Fears grew that a fresh exodus would threaten the very existence of one of the world’s most influential internet platforms, which serves as a key communication tool for the world’s media, politicians, companies, activists and celebrities.
According to ex-employees and US media, hundreds of employees chose “no” to Musk’s demand that they either be “extremely hardcore” or leave the company.
“So my friends are gone, the vision is murky, there is a storm coming and no financial upside. What would you do?” tweeted Peter Clowes, who refused Musk’s final warning.
Musk, also the CEO of Tesla and SpaceX, has come under fire for radical changes at the California-based firm, which he bought less than a month ago for $44 billion.

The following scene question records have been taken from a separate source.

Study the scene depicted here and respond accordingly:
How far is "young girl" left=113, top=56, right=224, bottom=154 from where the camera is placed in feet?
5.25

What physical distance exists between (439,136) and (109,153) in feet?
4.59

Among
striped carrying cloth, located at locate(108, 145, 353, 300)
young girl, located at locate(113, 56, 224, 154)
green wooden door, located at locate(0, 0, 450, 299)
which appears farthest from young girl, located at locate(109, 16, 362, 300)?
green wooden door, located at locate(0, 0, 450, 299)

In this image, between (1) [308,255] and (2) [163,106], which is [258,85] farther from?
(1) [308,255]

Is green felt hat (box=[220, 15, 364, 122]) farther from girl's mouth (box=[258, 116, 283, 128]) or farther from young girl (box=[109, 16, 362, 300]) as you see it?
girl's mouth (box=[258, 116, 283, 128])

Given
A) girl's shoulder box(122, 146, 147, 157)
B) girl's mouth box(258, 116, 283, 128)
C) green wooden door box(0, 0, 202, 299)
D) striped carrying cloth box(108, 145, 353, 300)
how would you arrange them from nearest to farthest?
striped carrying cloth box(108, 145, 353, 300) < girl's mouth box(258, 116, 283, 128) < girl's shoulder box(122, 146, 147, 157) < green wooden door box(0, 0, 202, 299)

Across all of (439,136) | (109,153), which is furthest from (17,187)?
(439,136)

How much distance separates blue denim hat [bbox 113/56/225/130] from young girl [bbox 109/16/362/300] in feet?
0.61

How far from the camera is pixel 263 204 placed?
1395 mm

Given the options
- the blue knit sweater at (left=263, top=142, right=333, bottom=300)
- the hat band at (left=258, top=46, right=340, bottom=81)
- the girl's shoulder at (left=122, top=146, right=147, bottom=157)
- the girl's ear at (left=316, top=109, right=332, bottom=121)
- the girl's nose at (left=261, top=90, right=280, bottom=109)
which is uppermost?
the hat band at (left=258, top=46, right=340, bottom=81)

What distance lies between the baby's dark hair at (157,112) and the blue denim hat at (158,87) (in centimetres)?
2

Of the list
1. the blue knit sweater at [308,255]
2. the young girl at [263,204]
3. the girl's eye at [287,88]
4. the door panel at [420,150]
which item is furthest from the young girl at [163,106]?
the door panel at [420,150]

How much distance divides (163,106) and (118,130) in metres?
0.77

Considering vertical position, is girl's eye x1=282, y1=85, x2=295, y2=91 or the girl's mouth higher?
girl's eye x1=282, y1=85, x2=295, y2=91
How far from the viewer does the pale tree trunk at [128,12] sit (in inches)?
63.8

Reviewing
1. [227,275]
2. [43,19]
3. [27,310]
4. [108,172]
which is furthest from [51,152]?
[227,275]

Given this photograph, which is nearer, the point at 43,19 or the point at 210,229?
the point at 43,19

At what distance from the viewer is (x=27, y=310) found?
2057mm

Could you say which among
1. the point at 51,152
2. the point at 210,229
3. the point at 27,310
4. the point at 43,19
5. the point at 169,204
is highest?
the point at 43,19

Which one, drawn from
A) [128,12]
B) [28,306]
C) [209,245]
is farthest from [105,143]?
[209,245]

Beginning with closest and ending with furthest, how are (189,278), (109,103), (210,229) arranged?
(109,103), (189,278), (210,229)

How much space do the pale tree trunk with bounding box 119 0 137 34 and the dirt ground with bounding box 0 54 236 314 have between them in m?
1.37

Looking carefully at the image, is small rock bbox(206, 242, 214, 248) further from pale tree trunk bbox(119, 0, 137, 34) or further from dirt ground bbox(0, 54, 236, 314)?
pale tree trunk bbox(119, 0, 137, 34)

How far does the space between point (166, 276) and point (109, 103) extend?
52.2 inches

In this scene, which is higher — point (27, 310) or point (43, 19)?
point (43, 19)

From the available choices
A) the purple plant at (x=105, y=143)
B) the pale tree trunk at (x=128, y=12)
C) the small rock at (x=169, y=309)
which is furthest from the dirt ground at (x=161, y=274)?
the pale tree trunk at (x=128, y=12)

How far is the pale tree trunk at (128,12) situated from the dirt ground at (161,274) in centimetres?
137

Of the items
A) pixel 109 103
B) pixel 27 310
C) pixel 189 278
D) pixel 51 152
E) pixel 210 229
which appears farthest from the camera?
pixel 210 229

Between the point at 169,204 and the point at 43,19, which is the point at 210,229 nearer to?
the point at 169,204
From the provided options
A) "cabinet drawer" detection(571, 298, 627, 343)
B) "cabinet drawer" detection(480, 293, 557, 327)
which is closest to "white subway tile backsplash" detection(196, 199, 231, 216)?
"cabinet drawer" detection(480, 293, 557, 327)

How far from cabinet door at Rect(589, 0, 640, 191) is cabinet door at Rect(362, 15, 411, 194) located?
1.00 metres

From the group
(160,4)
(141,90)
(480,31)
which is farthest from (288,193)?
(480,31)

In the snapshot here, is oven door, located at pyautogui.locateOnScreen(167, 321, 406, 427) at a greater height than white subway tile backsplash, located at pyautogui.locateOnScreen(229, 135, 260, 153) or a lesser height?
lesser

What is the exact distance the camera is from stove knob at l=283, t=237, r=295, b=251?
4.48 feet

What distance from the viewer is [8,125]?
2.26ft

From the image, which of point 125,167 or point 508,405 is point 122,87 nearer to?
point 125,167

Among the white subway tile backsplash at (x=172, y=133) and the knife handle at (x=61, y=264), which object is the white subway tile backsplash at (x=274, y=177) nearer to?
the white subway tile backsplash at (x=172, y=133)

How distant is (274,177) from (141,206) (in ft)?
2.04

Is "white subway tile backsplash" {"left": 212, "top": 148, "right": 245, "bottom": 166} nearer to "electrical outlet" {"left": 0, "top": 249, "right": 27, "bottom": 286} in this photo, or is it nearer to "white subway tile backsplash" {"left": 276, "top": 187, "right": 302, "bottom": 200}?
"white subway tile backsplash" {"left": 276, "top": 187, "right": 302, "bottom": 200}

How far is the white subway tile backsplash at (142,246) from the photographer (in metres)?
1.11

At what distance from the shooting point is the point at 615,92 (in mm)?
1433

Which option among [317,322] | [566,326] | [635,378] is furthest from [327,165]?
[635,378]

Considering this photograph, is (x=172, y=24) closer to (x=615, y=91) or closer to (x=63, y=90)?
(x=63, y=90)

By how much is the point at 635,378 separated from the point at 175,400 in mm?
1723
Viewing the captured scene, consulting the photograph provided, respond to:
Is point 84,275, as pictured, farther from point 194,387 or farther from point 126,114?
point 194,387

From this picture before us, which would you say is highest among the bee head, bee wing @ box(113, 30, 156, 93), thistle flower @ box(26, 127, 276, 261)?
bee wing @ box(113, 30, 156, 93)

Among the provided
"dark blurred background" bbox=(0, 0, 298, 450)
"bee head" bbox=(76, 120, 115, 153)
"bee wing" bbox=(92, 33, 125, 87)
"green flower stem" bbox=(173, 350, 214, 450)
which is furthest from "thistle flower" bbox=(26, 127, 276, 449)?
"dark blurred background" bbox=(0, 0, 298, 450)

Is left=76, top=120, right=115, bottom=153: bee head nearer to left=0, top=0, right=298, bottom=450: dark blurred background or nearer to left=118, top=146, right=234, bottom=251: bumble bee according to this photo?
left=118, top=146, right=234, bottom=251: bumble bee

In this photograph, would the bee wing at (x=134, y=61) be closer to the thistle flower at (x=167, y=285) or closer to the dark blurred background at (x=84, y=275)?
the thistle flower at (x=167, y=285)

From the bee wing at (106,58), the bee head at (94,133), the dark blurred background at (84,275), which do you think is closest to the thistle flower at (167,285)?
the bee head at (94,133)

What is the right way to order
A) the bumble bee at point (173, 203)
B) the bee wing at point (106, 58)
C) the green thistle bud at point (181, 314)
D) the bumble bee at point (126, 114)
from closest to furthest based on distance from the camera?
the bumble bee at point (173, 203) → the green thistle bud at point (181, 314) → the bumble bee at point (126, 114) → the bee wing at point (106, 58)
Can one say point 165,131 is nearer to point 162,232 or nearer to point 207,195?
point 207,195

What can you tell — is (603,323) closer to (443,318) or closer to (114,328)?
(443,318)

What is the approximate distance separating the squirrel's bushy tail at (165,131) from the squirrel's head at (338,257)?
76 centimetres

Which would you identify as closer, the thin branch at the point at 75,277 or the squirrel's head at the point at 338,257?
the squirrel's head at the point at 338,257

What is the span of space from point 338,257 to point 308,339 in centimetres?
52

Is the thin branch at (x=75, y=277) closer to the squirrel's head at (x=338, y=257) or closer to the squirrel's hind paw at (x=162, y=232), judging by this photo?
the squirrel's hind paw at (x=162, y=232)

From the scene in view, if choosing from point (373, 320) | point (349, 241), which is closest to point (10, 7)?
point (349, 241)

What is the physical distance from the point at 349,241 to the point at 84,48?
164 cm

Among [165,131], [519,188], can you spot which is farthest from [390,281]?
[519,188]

He had already fired half of Twitter’s 7,500 staff, scrapped a work-from-home policy and imposed long hours, all while his attempts to overhaul the company faced backlash and delays.
Musk sent an email to his remaining 3,700 workers on Wednesday and gave them a 5 pm ET Thursday deadline to either click a link confirming their willingness to work ‘long hours at high intensity’, or leave the company with three months severance pay.
The staff who did choose to stay have now been locked out of their offices until week.
It’s unclear exactly how many have confirmed their resignation.
Fortune reporter Kylie Robison tweeted last night: ‘What I’m hearing from Twitter employees; It looks like roughly 75% of the remaining 3,700ish Twitter employees have not opted to stay after the “hardcore” email.’
She said that the 1,000 who remained were hooked by their visas to remain in the country.
At the start of the month, there were more than 7,000 workers at the company.
Now, the 1,000 who are said to remain, have been locked out of their offices until Monday at least over fears they could sabotage the site.
His stumbling attempts to revamp user verification with a controversial subscription service led to a slew of fake accounts and pranks, and prompted major advertisers to step away from the platform.
On Friday, Musk appeared to be pressing on with his plans and reinstated previously banned accounts, including that of comedian Kathy Griffin, which had been taken down after she impersonated him on the site.
Musk did not immediately welcome back former US president Donald Trump, saying the “decision has not yet been made” on the return of the ex-leader.
Trump was banned for inciting last year’s attack on the Capitol by a mob seeking to overturn the results of the 2020 US election.
But hours later, Musk posted a poll to Twitter asking users to vote “yes” or “no” on whether to “Reinstate former President Trump,” though there was no clear indication that he would adhere to the results of the ad hoc survey.
Musk has done similar polls in the past, asking followers last year if he should sell stock in his electric car company Tesla.
‘Not super worried’
Fevered talk of the site’s imminent demise was driving record-high engagement on Twitter, according to Musk.
In a tweet, the South African-born billionaire said: “Record numbers of users are logging in to see if Twitter is dead, ironically making it more alive than ever!”
Musk added that the “best people are staying, so I’m not super worried.”
Despite Musk’s assurances, entry to Twitter’s offices was temporarily closed until Monday, even with a badge, according to an internal message seen on US media.
In leaked emails reported in The New York Times, Musk asked engineers critical to the site’s functioning to make their way to Twitter’s headquarters in San Francisco on Friday to meet him in person.
Twitter did not respond to AFP requests for comment on the new measure.
In the ultimatum sent on Wednesday, Musk had asked staff to follow a link to affirm their commitment to “the new Twitter” by 5pm New York time (2200 GMT) on Thursday.
If they did not do so, they would have lost their jobs, receiving three months of severance pay.
Signs that government regulators were becoming impatient with Musk’s handling of Twitter also grew on Friday, especially over the platform’s ability to moderate content with a severely reduced headcount.
A group of US senators on Thursday said Musk’s plans for the site “undermined the integrity and safety of the platform … despite clear warnings those changes would be abused for fraud, scams, and dangerous impersonation”.
A top regulator for the European Union, meanwhile, said that Musk should be increasing the number of moderators in Europe, not reducing them.